▸ **AIM**:
Answer these questions about the thread on live plants and under gravel filters.
(a) What does UGF stand for?
(b) What does Husky_Jim suggest putting in instead to get water circulation for the roots?
(c) What size is the tank that RBPFan has with a UGF?

# Live plants + UGF



## RBPFan (Dec 1, 2003)

Hey, I have a 55g with a UGF, people say theysuck but it works for me, but anyway, will live plants work with it? Logic says no, but I've never tried them.


----------



## Pterogho (Feb 8, 2004)

If you'd let me in on what UGF means







, I´d try letting you in on an opnion.


----------



## camotekid (Sep 21, 2003)

UGF=under gravel filter


----------



## jah maan (Jan 20, 2004)

well it depends if your planing to get plants which have complex root sistems it will go all around your ugf this will mess the flow of water trough the substrate. under gravel filterization is not recomended cause as the once the bottom sand start to age, it will no longer be efficent as a filter media.

however UGF is good for the begining stages of a fully planted aquarium, why? because it brings oxiginated water tru the substrate and to the roots. this will also evens out the tempreture between the substrate and the water (for difficult plants ) the even tempreture improves growth in your plants early stages...however this will only bring you closer to problems in the future when all the roots start to grow.

if your planing not to change your set up by all means UGF can be used however if your going to aquascape and leave it like that hmmm i donnno... i say bad idea.

good luck with it


----------



## Husky_Jim (May 26, 2003)

I agree...it's a bad idea...if you wanna water circulation for the roots put an undergravel heating cable instead....

Jim


----------



## jah maan (Jan 20, 2004)

husky_jim said:


> I agree...it's a bad idea...if you wanna water circulation for the roots put an undergravel heating cable instead....
> 
> Jim


 thats right heating cable.... makes the nutriens from the bottom rise


----------



## RBPFan (Dec 1, 2003)

Thanks, so is planting a 6.5g tank a good idea?


----------



## jah maan (Jan 20, 2004)

RBPFan said:


> Thanks, so is planting a 6.5g tank a good idea?


 why not if you have sufficent light and substrate and co2 and all the rest the plant needs theres isnt nothing wrong with planting a 6.5 gallon tank....

show us some pics when your done :laugh:


----------

▸ **DATA EXCERPT**:

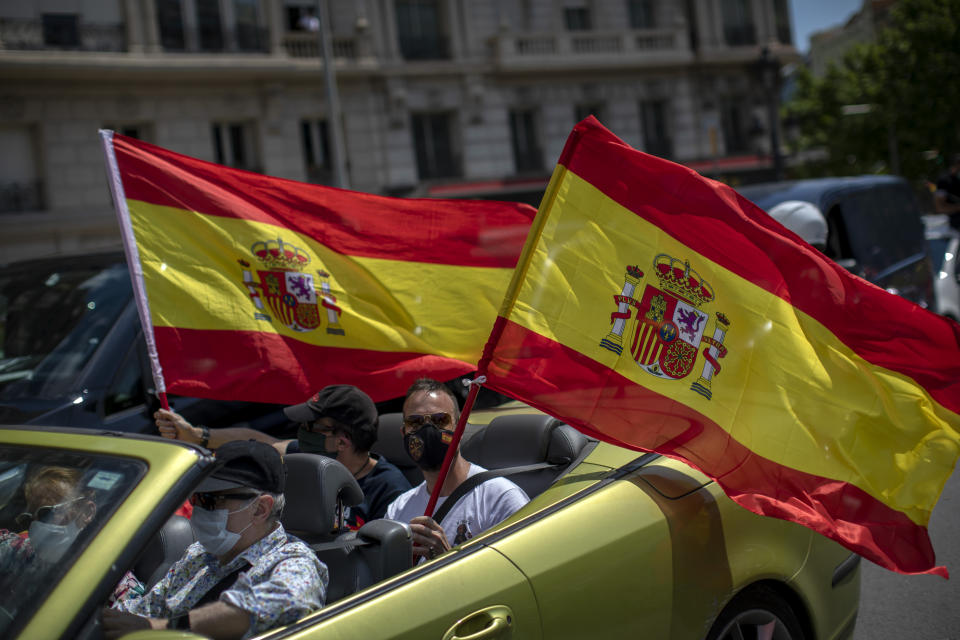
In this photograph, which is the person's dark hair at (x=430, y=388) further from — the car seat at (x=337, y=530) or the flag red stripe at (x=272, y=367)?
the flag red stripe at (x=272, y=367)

▸ **OUTPUT FOR THIS TASK**:
(a) Under gravel filter.
(b) An undergravel heating cable.
(c) 55g.